When ‘pretty good’ isn’t good enough
Published 3:04 pm Sunday, July 7, 2019
I held my breath through NBA free agency this past Sunday. So much so I could’ve turned blue. Well, maybe teal. That would’ve been in homage to the Charlotte Hornets.
While I hoped against hope that they would re-sign point guard Kemba Walker to a super-max contract, a part of me felt they would blow it again.
Seems like with these things, they always do.
The Hornets haven’t won since, I don’t know, pick one of these numbers:
2002: The year Bob Johnson, the nation’s first black billionaire, bought the team, and brought Charlotte back the NBA franchise they lost when former owner George Shinn skedaddled south to the Big Easy and the then-Hornets eventually became the New Orleans Pelicans. Everyone thought the smart money was when Johnson named native son Michael Jordan to run the team; and five years later, Larry Brown to coach it.
2010: A cash-strapped Johnson has to sell the team and up steps Jordan, who got a $275 million pro team for $30 million in cash and the assumption of Johnson’s debt. On Johnson’s way out, the team makes the playoffs for the first time in a dozen years.
2014: The Bobcats are ‘re-born’ as the Hornets – again!
2016: Jordan becomes majority owner.
And they haven’t done diddley since.
Now, they alienate their fans by managing to mismanage the Walker situation so completely.
But they did do Walker a favor.
It had to be easier for Walker to walk out of Charlotte and get on a plane to Boston and join the Celtics knowing that the Hornets didn’t do all they could to keep him.
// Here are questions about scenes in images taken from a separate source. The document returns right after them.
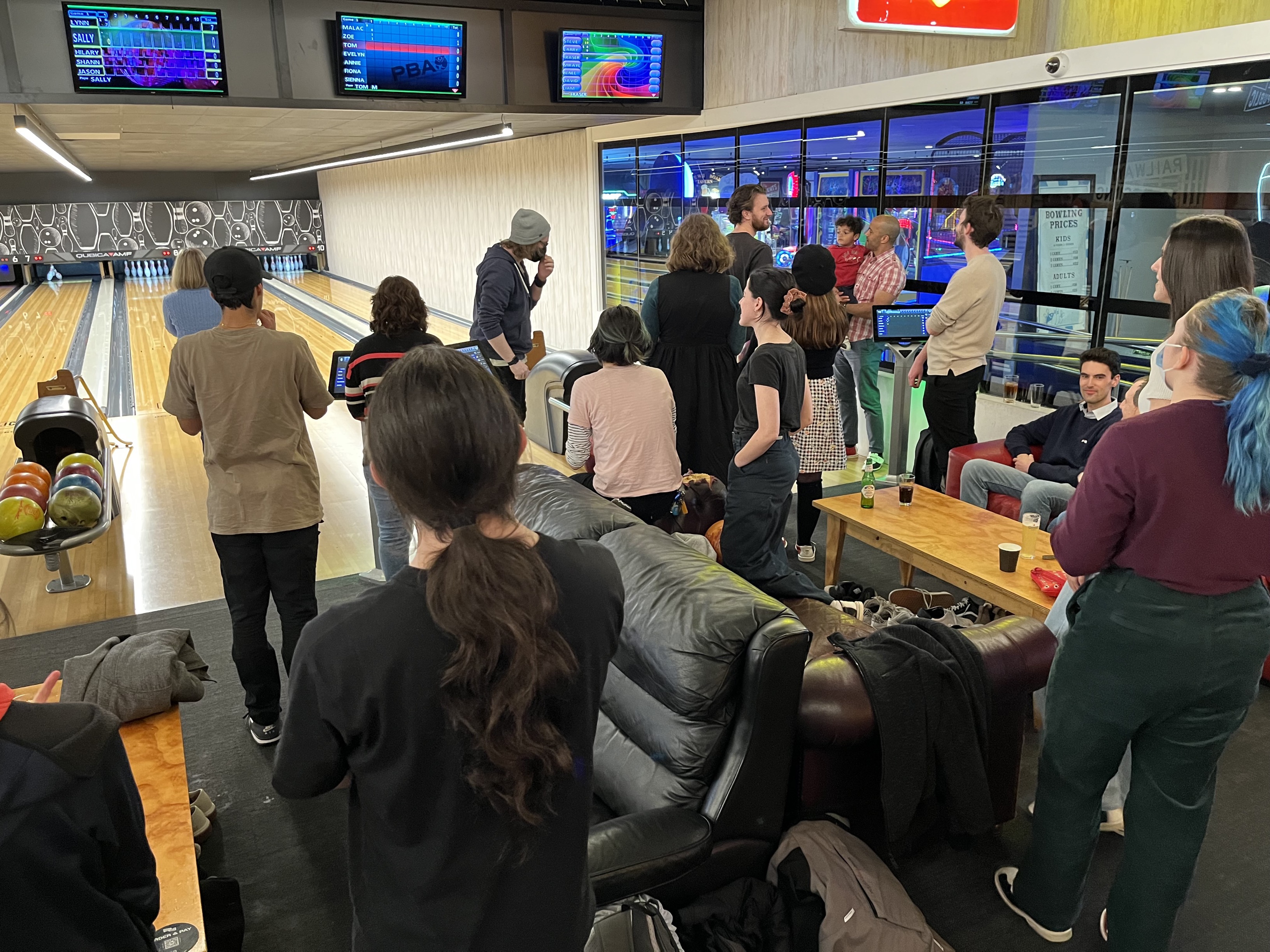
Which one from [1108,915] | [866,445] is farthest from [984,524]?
[866,445]

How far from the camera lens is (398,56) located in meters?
5.01

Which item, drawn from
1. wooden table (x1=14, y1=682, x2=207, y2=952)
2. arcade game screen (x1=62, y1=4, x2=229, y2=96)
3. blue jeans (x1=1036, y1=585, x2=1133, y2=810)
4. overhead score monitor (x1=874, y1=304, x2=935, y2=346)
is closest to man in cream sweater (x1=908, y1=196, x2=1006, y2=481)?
overhead score monitor (x1=874, y1=304, x2=935, y2=346)

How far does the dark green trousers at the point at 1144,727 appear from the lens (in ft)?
5.33

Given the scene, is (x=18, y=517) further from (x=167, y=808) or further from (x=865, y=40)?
(x=865, y=40)

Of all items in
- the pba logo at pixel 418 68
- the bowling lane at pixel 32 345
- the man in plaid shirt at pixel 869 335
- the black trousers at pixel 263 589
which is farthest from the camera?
the bowling lane at pixel 32 345

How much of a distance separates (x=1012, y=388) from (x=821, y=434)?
185 cm

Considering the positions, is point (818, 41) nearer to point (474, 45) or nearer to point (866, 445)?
point (474, 45)

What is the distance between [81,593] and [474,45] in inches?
141

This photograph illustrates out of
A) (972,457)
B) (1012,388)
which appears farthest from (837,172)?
(972,457)

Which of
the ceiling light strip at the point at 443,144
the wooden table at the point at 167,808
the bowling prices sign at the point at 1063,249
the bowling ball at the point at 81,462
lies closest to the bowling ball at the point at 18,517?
the bowling ball at the point at 81,462

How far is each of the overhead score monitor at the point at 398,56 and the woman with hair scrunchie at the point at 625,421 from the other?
2.90 m

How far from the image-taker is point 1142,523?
5.28ft

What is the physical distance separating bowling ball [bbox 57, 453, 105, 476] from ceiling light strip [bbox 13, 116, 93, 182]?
2.42 m

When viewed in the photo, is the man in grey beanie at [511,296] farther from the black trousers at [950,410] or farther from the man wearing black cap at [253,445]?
the black trousers at [950,410]
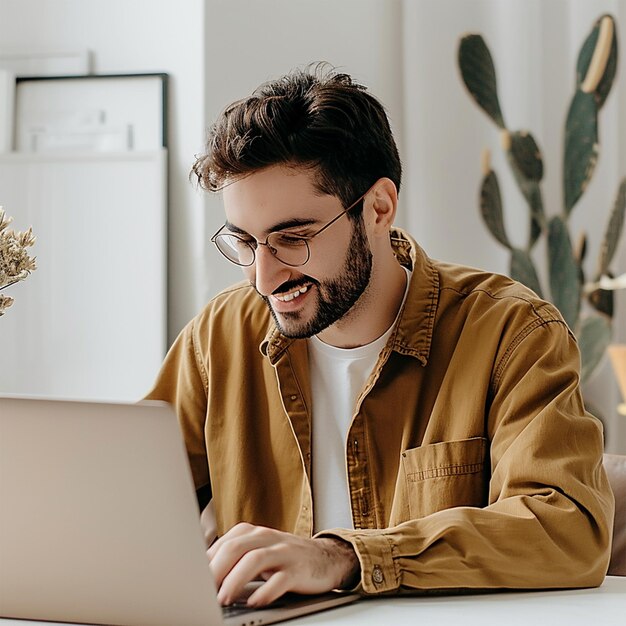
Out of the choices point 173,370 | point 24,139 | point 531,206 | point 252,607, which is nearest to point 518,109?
point 531,206

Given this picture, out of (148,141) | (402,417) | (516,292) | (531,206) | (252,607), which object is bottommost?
(252,607)

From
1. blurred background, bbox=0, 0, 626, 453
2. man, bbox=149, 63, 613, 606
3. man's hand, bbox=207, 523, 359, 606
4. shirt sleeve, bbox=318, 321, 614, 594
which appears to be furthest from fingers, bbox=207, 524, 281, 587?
blurred background, bbox=0, 0, 626, 453

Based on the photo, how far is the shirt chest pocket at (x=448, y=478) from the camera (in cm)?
142

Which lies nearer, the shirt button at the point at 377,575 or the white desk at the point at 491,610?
the white desk at the point at 491,610

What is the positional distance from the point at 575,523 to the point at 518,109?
2.02 metres

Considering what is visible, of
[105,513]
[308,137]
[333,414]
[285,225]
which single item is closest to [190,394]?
[333,414]

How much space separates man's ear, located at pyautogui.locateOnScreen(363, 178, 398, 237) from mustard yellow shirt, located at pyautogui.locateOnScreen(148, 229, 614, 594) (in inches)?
3.1

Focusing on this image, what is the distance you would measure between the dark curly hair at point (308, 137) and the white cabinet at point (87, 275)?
50.5 inches

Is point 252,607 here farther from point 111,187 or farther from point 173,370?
point 111,187

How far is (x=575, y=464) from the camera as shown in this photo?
49.4 inches

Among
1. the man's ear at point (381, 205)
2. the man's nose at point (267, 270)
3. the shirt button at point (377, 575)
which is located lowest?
the shirt button at point (377, 575)

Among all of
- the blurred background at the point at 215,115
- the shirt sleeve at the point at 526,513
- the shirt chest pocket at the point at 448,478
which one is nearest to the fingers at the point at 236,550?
the shirt sleeve at the point at 526,513

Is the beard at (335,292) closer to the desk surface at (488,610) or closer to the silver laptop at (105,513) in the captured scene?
the desk surface at (488,610)

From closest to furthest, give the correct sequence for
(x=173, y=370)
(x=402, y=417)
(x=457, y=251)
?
(x=402, y=417) → (x=173, y=370) → (x=457, y=251)
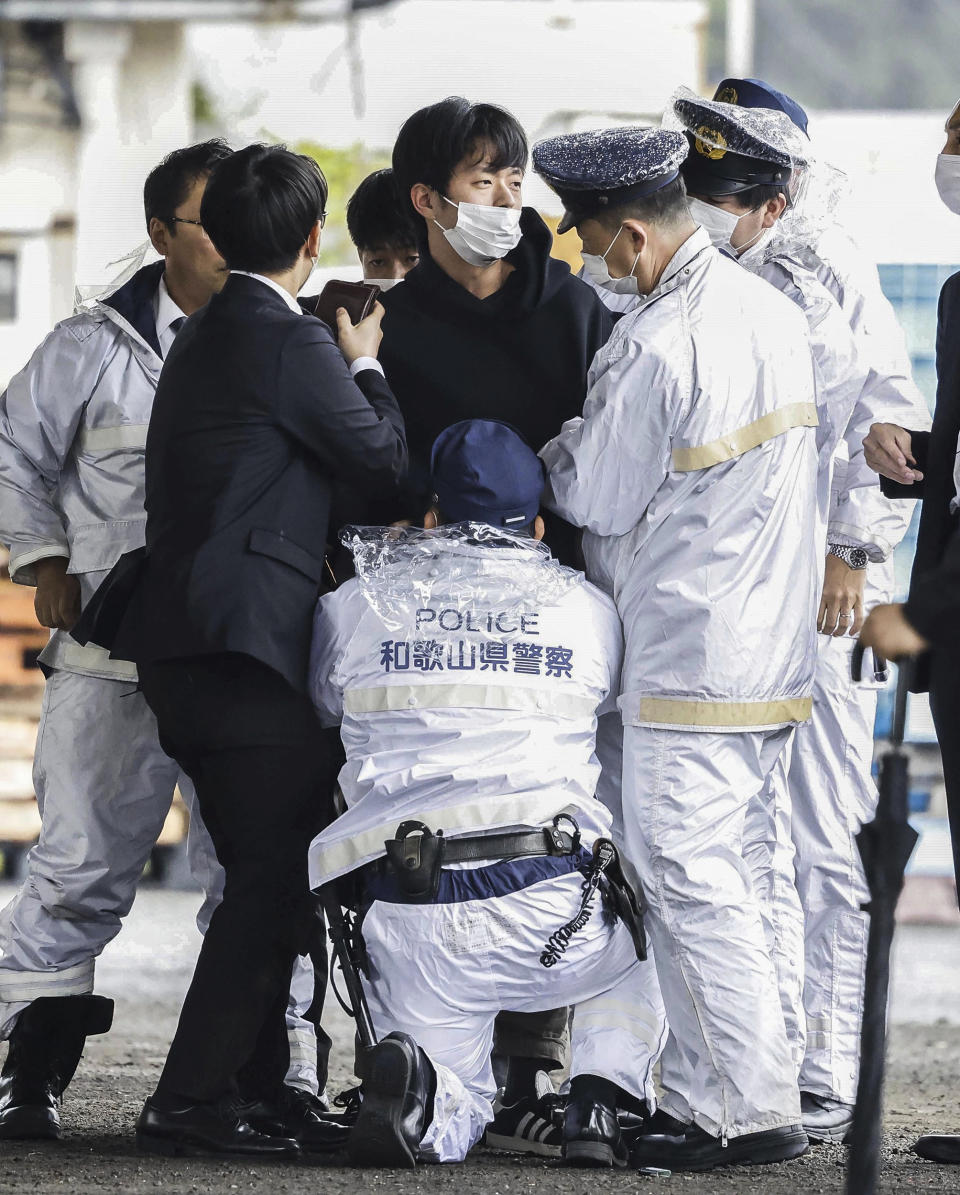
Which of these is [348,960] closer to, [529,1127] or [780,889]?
[529,1127]

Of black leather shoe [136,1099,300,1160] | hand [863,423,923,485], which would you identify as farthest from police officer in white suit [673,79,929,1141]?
black leather shoe [136,1099,300,1160]

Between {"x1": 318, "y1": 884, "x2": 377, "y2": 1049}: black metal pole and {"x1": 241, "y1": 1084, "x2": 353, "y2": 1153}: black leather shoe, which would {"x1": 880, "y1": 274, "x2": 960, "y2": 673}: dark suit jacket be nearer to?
{"x1": 318, "y1": 884, "x2": 377, "y2": 1049}: black metal pole

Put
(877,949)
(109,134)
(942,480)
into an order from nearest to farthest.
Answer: (877,949), (942,480), (109,134)

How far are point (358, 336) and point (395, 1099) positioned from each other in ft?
4.40

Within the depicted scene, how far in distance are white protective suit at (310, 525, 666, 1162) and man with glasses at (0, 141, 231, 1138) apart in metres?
0.69

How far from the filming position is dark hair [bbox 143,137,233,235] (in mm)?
3629

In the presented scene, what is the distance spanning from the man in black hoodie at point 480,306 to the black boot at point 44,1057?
127cm

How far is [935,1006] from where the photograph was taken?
6.21 m

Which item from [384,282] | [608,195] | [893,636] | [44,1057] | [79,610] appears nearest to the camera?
[893,636]

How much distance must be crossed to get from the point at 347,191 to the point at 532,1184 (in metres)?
4.72

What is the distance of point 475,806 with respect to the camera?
2.92 m

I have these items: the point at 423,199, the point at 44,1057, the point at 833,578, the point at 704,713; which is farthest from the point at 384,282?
the point at 44,1057

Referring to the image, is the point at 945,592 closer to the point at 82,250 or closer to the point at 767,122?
the point at 767,122

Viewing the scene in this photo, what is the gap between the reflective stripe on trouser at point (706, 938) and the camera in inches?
118
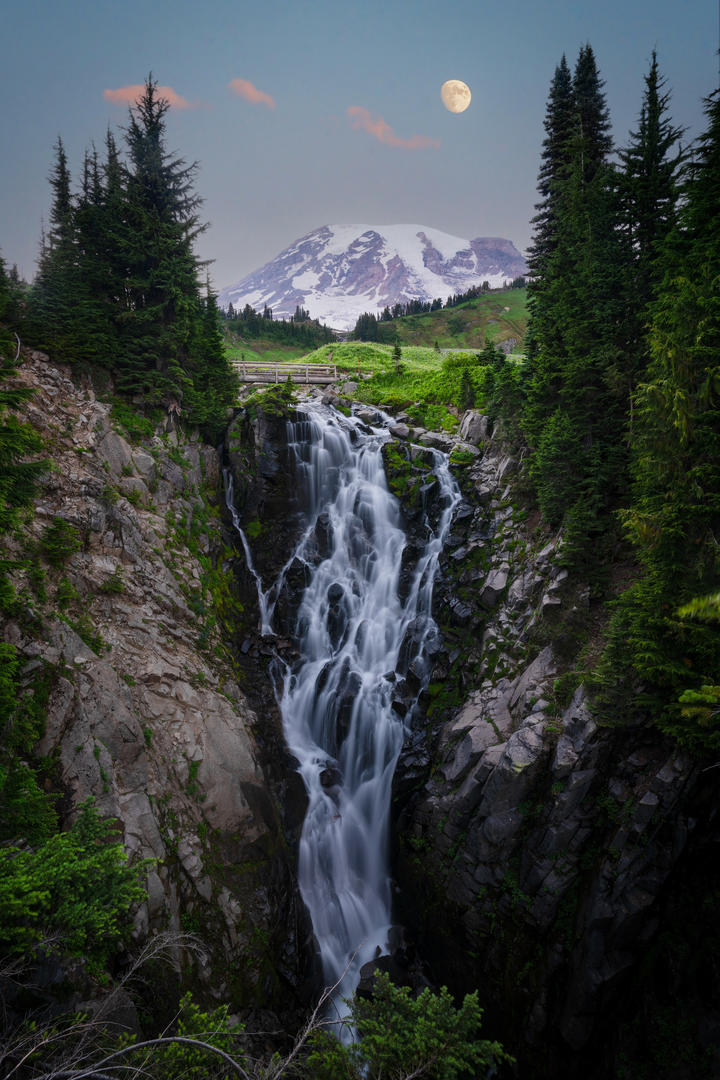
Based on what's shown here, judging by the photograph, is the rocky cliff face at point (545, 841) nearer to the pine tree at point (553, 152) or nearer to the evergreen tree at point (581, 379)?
the evergreen tree at point (581, 379)

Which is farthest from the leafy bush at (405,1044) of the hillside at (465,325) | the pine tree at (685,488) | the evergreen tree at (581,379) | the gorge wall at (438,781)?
the hillside at (465,325)

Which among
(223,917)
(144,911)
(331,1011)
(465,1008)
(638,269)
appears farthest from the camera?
(638,269)

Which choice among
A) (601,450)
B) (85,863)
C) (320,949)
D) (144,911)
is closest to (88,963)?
(85,863)

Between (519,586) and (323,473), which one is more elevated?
(323,473)

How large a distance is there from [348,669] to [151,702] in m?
7.44

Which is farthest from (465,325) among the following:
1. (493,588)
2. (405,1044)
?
(405,1044)

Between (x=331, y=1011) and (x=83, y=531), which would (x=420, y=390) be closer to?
(x=83, y=531)

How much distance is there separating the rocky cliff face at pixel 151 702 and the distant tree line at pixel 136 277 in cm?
209

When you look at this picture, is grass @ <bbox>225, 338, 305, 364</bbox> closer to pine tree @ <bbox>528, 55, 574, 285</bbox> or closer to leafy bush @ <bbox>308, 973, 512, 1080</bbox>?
pine tree @ <bbox>528, 55, 574, 285</bbox>

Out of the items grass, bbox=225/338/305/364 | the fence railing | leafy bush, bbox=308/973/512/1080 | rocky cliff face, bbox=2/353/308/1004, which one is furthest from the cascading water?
grass, bbox=225/338/305/364

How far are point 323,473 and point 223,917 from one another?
54.2ft

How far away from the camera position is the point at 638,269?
523 inches

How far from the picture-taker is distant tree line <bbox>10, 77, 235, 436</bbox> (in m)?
16.7

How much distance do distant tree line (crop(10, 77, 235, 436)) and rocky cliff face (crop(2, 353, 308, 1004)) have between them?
209 cm
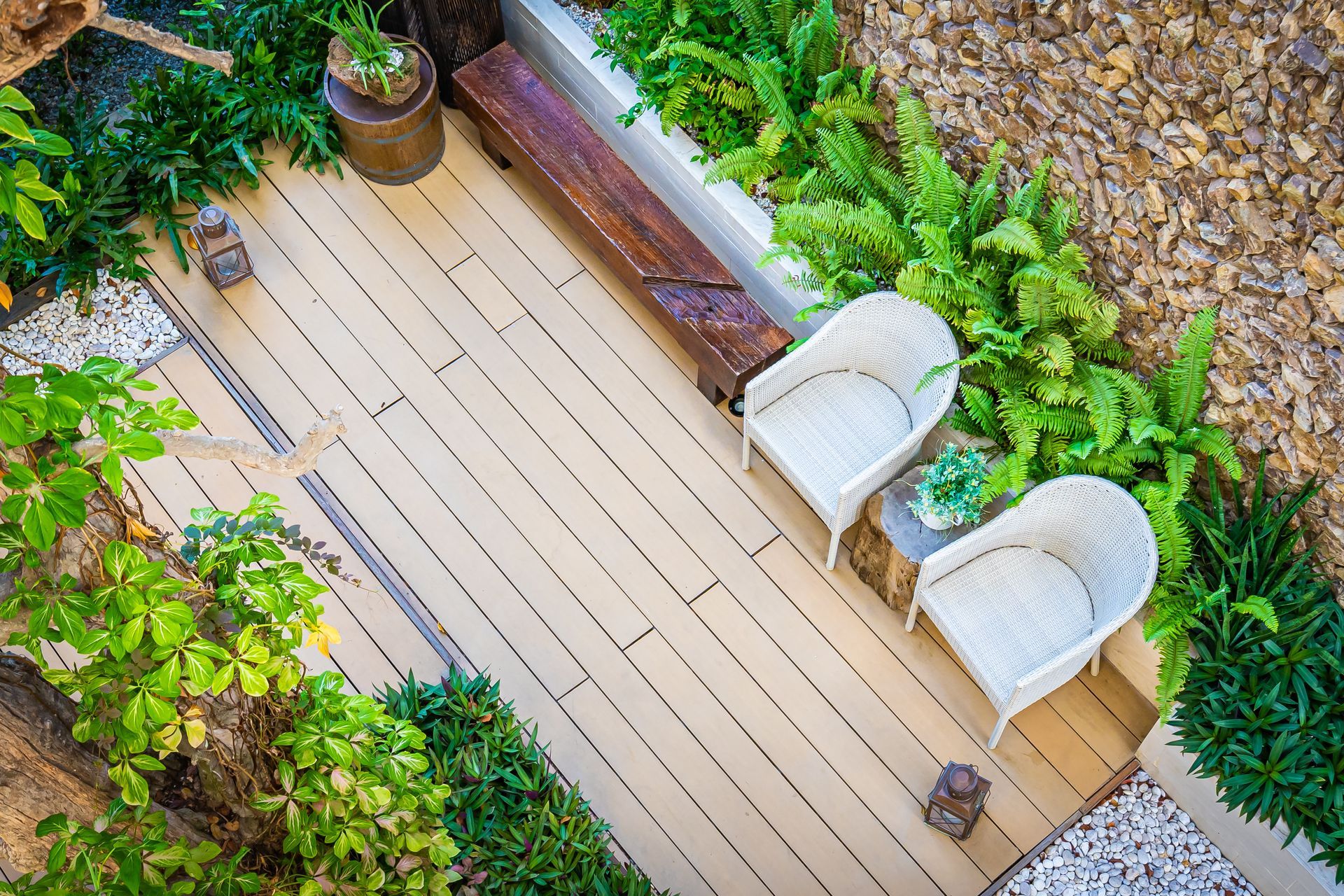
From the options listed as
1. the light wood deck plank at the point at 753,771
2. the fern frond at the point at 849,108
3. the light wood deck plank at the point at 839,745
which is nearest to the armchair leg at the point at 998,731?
the light wood deck plank at the point at 839,745

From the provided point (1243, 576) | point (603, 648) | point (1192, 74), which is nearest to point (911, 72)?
point (1192, 74)

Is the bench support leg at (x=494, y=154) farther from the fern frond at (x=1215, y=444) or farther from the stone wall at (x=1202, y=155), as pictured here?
the fern frond at (x=1215, y=444)

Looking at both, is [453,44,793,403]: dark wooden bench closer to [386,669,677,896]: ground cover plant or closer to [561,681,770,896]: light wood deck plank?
[561,681,770,896]: light wood deck plank

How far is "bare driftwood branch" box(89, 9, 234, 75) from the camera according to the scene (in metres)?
1.94

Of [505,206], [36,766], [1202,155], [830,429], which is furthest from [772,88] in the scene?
[36,766]

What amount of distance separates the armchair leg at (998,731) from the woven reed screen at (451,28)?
3.41 meters

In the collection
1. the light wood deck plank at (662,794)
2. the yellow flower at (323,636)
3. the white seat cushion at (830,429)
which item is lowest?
the light wood deck plank at (662,794)

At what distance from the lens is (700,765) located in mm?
3873

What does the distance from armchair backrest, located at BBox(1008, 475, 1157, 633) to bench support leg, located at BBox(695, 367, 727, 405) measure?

When you’ve got one hand on the door already – and Walker likely did, because he wants to win and the Hornets don’t – it makes it a lot easier to turn the knob when the folks trying to keep you lowball you on a contract.
Your first All-Star since the Alonzo Mourning-Larry Johnson era and you offer $160 million over five years!?! While it sounds ludicrous to say $32 million a year is insulting; by NBA standards, the Hornets could have gone up to $221 million.
Instead the ‘Luck o’ the Irish’ Celtics swooped in, offered Walker a higher average per year ($141 million over four years, which works out to $35.25 million per season) and got him. Now Walker actually will get to play for a team that will make the playoffs and perhaps contend for the Eastern Conference title next season, just like he has always wanted.
As for owner Jordan and fellow Carolina alum, general manager Mitch Kupchak – a wunderkind with the Lakers – well, they’ve got some serious explaining to do. Especially when you sign former Celtic Terry Rozier to the ‘amazing’ sum of $58 million over three years!?!
If you are letting your best player go, why are you immediately spending almost $20 million guaranteed per season on another point guard who’s obviously nowhere near as good as Walker?
But before we talk about what’s next for what is shaping up to be a horrible Hornets season since Jeremy Lamb (who almost single-handedly got them in the playoffs during their late-season push last April) and Frank ‘The Tank’ Kaminsky are also gone, give Walker some props one last time. He did something dazzling three or four times a night that made you gasp. And he was no Rae Carruth the way he behaved off the court either.
Now I’m left pulling for a team hamstrung by horrendous drafting and over-the-top contracts that, under Jordan, have been handed out like he once dished assists to Scottie Pippen.
Less than three months after Kupchak called Walker a “once-in-a-generation kind of player”, Walker’s now wearing Kelly Green, I’m blue (no, teal, remember!), and the Hornets have gone from bad to worse.
It’s not worth shaking my head over, but I’m a fan. I’ll keep watching…and cry over what might have been.